Now I’m not saying that necessarily makes the changes to the law a bad idea, I just think the government ought to be much more transparent about the tradeoffs. Bizarrely, the only mention of this potential downside that I could find in the government’s impact assessment was located within in its assessment of the benefits of the Bill, where it said:
‘The proposed measures are designed to maintain key safeguards and high standards of data protection, while shifting to more outcomes-based requirements and therefore we do not expect the proposals to lead to worse outcomes for individuals. For example, we propose making accountability more flexible and risk-based while still maintaining the accountability framework itself. Data subjects would maintain their rights to a SAR and those that wish to access their data would still be able to.’
So there you have it – the government is confident there will be no negative outcomes for individuals from this Bill, so there is no need to discuss it any further.
Despite the statement that people will still be able to make subject access requests and access their data, the government’s impact assessment attributes substantial financial savings to a change to the SAR rules, with assumptions of significant reductions in costs responding to requests. Lower costs, because the government is lowering the threshold for companies to not respond at all, or alternatively to charge a fee for doing so.
Data portability rights as established through subject access requests in the GDPR are already extremely flimsy from an individual’s perspective, and the user experience is extremely clunky and slow. The government admitted as such in justifying the Smart Data proposals, stating that ‘UK GDPR created a right to data portability but does not enable data sharing as envisaged for Smart Data, lacking strong standards and secure data sharing requirements.’ Rather than directly addressing this problem, the government is proposing to make it worse.
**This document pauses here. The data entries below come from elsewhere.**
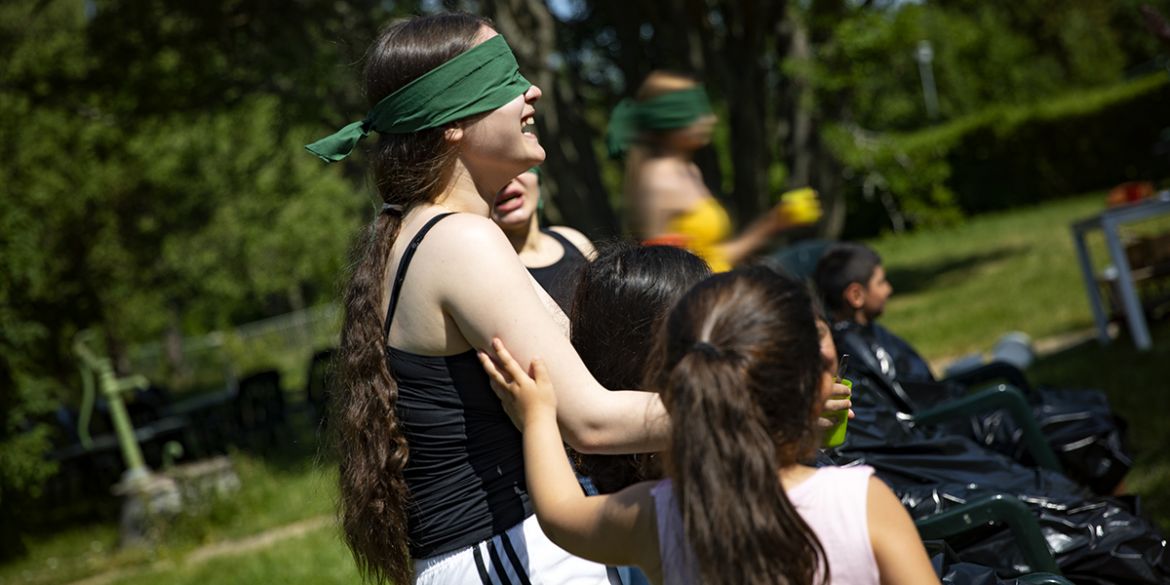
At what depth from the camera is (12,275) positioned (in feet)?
29.2

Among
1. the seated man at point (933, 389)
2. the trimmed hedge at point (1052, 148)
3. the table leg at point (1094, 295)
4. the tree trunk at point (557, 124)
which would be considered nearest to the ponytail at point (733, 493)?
the seated man at point (933, 389)

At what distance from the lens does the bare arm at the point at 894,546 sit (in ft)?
5.04

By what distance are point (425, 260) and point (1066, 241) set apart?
49.4 feet

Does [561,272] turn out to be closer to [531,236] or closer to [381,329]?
[531,236]

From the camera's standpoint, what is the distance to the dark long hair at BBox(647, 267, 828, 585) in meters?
1.53

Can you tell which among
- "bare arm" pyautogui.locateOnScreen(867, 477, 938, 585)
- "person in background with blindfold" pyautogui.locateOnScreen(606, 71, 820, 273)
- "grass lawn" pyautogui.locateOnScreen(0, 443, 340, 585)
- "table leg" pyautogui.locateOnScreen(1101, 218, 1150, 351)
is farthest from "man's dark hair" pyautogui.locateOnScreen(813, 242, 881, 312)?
"grass lawn" pyautogui.locateOnScreen(0, 443, 340, 585)

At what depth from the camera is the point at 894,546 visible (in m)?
1.54

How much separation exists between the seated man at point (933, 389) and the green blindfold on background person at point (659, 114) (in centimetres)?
79

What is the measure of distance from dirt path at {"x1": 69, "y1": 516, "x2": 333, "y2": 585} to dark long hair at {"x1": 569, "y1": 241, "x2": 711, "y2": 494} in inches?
218

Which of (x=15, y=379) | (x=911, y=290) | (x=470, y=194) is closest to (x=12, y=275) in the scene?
(x=15, y=379)

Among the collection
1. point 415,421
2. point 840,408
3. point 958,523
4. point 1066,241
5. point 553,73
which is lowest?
point 1066,241

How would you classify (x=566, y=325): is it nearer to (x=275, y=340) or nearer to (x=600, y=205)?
(x=600, y=205)

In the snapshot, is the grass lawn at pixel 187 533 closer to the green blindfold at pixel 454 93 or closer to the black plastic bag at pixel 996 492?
the black plastic bag at pixel 996 492

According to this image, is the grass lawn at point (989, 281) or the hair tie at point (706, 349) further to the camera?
the grass lawn at point (989, 281)
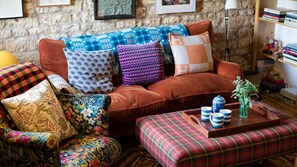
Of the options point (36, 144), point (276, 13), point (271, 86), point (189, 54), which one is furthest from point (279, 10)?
point (36, 144)

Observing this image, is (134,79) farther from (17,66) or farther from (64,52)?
(17,66)

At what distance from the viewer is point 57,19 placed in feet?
13.3

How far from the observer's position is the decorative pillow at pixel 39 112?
104 inches

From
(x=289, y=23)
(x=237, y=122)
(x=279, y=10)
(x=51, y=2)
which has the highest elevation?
(x=51, y=2)

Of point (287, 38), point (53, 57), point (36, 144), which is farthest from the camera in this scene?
point (287, 38)

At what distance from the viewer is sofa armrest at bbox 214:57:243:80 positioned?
13.1ft

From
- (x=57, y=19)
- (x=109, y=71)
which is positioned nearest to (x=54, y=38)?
(x=57, y=19)

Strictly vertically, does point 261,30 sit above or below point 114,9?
below

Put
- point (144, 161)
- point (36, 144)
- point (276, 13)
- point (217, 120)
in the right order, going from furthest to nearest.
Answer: point (276, 13) → point (144, 161) → point (217, 120) → point (36, 144)

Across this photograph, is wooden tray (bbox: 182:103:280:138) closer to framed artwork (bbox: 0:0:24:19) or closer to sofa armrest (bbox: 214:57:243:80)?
sofa armrest (bbox: 214:57:243:80)

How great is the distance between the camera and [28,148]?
239 centimetres

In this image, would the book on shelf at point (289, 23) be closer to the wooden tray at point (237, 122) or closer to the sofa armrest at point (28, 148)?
the wooden tray at point (237, 122)

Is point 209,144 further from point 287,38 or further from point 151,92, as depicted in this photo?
point 287,38

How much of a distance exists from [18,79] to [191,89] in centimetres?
147
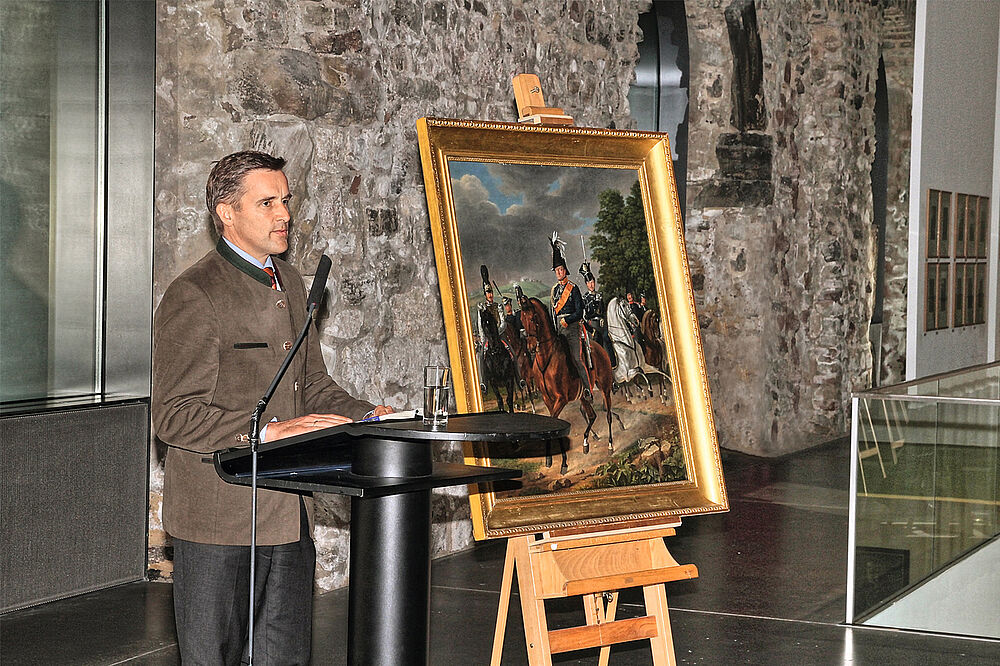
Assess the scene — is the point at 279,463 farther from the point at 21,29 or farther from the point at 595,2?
the point at 595,2

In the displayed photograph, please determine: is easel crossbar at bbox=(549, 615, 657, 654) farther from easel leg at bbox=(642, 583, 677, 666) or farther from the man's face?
the man's face

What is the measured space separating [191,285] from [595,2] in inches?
217

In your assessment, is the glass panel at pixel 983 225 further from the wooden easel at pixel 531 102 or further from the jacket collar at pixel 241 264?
the jacket collar at pixel 241 264

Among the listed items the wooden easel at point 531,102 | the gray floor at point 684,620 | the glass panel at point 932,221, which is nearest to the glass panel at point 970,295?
the glass panel at point 932,221

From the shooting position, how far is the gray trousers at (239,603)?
9.37 feet

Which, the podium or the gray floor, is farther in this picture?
the gray floor

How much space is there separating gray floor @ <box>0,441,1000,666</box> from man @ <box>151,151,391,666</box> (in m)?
1.84

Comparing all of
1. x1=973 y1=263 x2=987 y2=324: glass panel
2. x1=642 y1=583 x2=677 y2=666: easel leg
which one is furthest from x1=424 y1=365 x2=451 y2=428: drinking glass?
x1=973 y1=263 x2=987 y2=324: glass panel

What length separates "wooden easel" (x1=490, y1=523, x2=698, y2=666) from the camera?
3.66 metres

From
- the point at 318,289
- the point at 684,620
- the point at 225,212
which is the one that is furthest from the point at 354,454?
the point at 684,620

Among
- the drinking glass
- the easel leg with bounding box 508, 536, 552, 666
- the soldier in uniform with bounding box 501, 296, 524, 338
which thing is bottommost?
the easel leg with bounding box 508, 536, 552, 666

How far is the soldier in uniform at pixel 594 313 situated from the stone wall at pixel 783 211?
6.38 m

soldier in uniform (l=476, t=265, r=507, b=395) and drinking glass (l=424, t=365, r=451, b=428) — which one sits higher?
soldier in uniform (l=476, t=265, r=507, b=395)

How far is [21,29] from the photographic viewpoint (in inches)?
211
There are circumstances where organisations with limited resources may be disproportionately affected by the current regime for subject access requests, and I can understand why the government might wish to address this situation and allow for a bit more flexibility with response times in targeted circumstances. But on the other hand there are some very large firms with near-limitless resources for which the existing rules are far too lax. This is one area of the rule-book that is crying out for a departure from the ‘one-size-fits-all’ approach.
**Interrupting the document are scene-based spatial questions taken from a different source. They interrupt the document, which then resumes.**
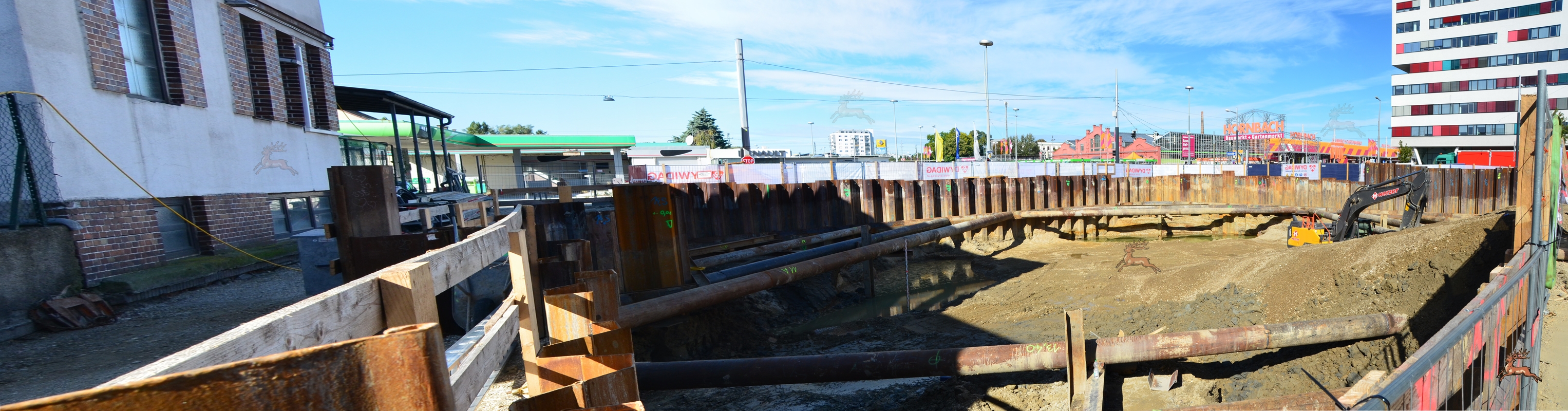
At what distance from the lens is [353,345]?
3.68ft

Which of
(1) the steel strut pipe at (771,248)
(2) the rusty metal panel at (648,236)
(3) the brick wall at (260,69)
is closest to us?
(2) the rusty metal panel at (648,236)

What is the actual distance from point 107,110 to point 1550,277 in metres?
13.2

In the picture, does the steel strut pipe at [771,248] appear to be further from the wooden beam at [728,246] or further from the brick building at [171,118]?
the brick building at [171,118]

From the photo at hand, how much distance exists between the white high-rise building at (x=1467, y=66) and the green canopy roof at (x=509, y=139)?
64223 millimetres

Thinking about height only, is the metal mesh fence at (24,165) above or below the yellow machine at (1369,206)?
above

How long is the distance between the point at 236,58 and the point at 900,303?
10766mm

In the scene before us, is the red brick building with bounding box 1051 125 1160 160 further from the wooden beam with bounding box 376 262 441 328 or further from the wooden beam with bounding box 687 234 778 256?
the wooden beam with bounding box 376 262 441 328

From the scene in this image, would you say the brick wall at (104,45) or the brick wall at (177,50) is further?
the brick wall at (177,50)

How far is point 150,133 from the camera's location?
7.59m

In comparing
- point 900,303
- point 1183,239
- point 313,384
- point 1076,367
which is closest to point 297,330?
point 313,384

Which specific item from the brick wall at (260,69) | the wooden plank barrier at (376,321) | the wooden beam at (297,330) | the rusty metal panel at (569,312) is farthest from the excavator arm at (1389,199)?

In my view this element of the Bill sends a strong message from government that data portability is the enemy of businesses. Rather than make it easier for people to access their data, it is making it even easier for companies to resist. This is a harmful and backward step, in contrast with the broader direction of travel in the online ecosystem, and risks undermining the positive progress towards Smart Data schemes.
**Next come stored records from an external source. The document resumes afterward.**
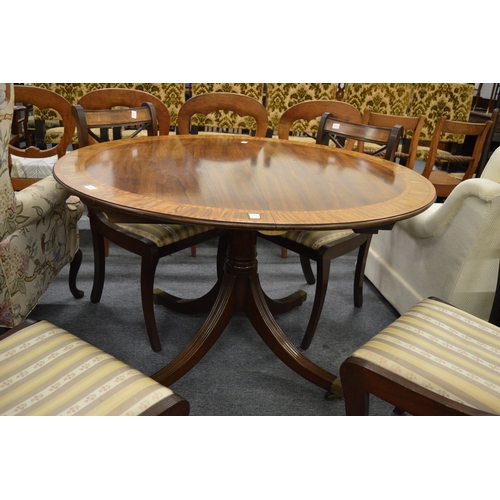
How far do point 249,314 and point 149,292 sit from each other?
0.39 metres

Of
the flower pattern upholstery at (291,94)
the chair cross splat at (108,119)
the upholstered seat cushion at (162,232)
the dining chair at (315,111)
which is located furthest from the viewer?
the flower pattern upholstery at (291,94)

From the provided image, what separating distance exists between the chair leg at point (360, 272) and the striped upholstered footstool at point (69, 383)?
137cm

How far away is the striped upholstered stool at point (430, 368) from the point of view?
0.96 meters

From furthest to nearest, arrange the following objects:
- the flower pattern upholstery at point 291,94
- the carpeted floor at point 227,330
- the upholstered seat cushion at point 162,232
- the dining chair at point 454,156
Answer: the flower pattern upholstery at point 291,94 → the dining chair at point 454,156 → the upholstered seat cushion at point 162,232 → the carpeted floor at point 227,330

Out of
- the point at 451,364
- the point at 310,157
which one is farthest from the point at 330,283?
the point at 451,364

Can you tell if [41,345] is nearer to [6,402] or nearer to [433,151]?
[6,402]

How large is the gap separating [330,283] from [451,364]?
1397mm

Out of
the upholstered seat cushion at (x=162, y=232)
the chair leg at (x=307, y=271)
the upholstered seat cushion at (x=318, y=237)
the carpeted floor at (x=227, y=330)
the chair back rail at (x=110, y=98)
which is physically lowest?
the carpeted floor at (x=227, y=330)

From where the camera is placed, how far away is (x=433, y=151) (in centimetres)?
312

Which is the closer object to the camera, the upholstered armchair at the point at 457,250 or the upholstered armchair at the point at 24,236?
the upholstered armchair at the point at 24,236

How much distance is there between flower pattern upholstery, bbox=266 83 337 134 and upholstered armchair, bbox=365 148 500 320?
228 centimetres

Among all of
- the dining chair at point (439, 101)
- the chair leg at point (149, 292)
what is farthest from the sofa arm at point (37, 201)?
the dining chair at point (439, 101)

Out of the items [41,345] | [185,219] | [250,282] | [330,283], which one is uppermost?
[185,219]

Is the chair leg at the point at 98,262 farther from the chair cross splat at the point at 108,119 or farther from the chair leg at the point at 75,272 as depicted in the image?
the chair cross splat at the point at 108,119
A possible trilogy in the making
There are plenty of reasons to think this Bill will struggle to make it through the Parliamentary process in its current form. The extensive debate and scrutiny will highlight the somewhat contradictory plot line, while parliamentarians will pick up on the negative reviews from a range of key stakeholders.
Amendments could go two ways. They could help to refine the Bill, iron out any contradictions, and ensure that tradeoffs are adequately recognised. Or, they could derail the whole thing to the point that the Bill is abandoned, or brought back for a third time with a streamlined new look.
Gener8 looks forward to engaging proactively with parliamentarians to help support the Bill’s progress, but at this stage I would not rule out a threequel.